The report – based on the responses of a reported 750 global experts and decision-makers – forecasts a year of increased domestic and international divisions and economic slowdown.
Cyber-attacks have become a steadily increasing risk, as well.
The majority (76.1%) of respondents in the study thought that cyber-attacks on infrastructure systems would increase in 2020, and most (75%) also expected cyber-attacks resulting in financial or data theft to rise within the year.
A WEF spokesperson told The Daily Swig: “Cyber-attacks are now an every day threat to people, businesses, and government.
“More than 50% of the world’s population are now connected and approximately one million more [people] go online each day,” the spokesperson explained.
“But as opportunities have increased, so have the risks.”
Data breaches and attacks on IoT systems are driving the expanding concerns, the spokesperson added, alongside the amount of personal information that exists online without the adequate defense measures.
The WEF study, produced in partnership with Marsh & McLennan and Zurich Insurance Group as well as academic advisors at the University of Oxford, the National University of Singapore, and the Wharton Risk Management and Decision Processes Center (University of Pennsylvania), calls for a multi-stakeholder approach to mitigating risk at a time when “the world cannot wait for the fog of geopolitical disorder to lift”.
Renaud Deraison, co-founder and CTO at Tenable, commented in a press release: “The prospect of attackers turning the lights off, manipulating the water supply or bringing cities to a crashing halt may seem unrealistic, but we’ve seen evidence of threat actors testing their capabilities in all corners of the globe.

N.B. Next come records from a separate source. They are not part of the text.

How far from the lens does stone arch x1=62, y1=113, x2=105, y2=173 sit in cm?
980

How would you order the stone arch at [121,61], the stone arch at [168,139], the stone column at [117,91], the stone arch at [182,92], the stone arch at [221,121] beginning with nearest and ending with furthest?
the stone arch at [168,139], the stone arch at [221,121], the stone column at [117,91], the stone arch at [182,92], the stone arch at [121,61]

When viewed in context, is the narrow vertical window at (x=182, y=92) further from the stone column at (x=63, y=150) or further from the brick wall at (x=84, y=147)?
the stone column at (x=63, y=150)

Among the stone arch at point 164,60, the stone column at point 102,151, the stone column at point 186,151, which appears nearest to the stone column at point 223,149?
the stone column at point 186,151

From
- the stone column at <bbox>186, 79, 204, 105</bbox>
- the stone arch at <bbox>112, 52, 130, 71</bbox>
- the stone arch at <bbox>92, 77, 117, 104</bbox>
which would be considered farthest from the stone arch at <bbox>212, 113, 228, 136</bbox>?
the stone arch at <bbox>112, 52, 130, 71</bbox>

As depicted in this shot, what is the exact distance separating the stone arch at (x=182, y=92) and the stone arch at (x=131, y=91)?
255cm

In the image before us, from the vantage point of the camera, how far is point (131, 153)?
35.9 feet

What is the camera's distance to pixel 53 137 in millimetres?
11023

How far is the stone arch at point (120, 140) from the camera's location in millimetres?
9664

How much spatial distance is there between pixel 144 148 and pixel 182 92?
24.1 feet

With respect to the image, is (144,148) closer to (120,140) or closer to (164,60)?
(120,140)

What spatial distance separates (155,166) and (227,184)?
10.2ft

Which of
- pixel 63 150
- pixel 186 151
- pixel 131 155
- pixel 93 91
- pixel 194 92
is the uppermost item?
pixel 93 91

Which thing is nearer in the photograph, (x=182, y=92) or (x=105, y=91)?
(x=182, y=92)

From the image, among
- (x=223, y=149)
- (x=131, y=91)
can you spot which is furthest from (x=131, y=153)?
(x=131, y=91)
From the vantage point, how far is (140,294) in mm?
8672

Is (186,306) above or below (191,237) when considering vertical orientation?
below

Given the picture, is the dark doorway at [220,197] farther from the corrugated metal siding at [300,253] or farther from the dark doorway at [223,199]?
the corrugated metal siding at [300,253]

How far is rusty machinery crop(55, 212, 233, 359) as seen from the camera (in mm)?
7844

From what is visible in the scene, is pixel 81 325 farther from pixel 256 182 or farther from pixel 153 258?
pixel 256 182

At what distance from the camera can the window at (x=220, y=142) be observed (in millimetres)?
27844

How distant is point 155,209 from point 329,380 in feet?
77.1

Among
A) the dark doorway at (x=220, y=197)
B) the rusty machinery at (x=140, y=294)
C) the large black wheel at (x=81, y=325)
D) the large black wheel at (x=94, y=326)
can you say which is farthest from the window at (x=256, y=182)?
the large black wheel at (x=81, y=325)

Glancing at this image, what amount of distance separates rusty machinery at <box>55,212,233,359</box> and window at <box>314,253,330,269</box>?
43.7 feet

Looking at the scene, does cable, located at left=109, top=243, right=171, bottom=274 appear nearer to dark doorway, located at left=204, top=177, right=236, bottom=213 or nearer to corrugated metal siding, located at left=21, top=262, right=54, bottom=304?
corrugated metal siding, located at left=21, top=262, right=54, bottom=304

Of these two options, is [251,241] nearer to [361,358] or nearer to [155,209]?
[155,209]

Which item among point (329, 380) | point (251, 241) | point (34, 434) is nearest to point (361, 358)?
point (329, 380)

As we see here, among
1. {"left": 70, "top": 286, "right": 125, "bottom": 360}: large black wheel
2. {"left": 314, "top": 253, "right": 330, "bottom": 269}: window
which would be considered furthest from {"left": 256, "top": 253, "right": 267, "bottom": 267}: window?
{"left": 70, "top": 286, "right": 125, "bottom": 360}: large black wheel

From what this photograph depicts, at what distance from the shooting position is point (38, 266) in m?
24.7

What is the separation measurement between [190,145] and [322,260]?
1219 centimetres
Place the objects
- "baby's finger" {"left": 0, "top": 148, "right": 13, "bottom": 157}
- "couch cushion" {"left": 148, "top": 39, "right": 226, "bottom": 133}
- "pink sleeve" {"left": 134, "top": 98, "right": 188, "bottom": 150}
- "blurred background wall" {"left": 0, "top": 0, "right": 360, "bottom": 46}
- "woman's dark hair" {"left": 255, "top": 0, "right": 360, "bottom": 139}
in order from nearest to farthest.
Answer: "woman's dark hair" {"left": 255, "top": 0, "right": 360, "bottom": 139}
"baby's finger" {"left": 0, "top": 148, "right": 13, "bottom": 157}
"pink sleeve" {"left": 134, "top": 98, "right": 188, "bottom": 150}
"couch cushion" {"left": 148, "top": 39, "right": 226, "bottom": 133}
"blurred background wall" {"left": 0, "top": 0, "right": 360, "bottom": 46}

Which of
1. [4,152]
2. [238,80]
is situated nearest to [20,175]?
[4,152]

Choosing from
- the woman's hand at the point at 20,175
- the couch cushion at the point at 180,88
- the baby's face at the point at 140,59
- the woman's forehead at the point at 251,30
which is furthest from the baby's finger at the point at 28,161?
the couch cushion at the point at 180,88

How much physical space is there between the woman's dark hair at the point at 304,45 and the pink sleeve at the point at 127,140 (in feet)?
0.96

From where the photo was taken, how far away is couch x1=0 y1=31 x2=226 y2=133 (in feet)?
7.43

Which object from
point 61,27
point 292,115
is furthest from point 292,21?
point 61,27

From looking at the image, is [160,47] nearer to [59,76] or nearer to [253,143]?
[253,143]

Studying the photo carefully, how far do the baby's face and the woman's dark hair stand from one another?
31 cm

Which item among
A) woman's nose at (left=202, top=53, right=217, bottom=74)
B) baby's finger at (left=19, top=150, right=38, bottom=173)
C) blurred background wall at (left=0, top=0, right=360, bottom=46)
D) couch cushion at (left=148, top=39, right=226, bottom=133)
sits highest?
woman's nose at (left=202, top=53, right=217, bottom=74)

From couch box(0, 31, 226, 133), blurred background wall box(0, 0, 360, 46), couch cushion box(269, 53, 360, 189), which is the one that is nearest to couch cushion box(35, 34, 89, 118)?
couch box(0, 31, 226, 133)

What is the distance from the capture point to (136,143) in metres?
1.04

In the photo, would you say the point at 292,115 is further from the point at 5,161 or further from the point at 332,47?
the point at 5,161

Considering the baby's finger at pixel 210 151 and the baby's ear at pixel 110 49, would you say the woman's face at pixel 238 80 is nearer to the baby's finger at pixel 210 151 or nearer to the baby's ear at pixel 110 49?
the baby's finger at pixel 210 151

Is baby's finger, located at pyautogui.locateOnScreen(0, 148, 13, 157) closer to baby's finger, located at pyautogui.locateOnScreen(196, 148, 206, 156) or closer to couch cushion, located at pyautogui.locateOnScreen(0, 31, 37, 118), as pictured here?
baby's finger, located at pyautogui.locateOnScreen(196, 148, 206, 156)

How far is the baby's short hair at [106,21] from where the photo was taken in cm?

“It should come as no surprise that 76% of respondents in [the] WEF’s study said that they expect disruption of operations and infrastructure from cyber-attacks to increase in 2020.”
All the geopolitical turmoil is having an effect on the ground.
For example, a survey sponsored by security vendor Radware found a substantial increase in the percentage of cyber-attacks attributed to cyber war, up from 19% in 2018 to 27% in 2019.
The study – based on 561 individual respondents who represented a wide variety of organizations around the world – found that an approximate one-third of respondents experienced a distributed denial-of-service (DDoS) attack in the past year.
Of those who were attacked, 91% experienced application-layer attacks, primarily domain name system (DNS) or HTTP/HTTPS Flood attacks.
The biggest threat to companies’ cloud environments were web and application intrusions (27%), and data leakage/information loss (30%) topped the list of concerns arising from cyber-attacks named by respondents to Radware’s study (PDF).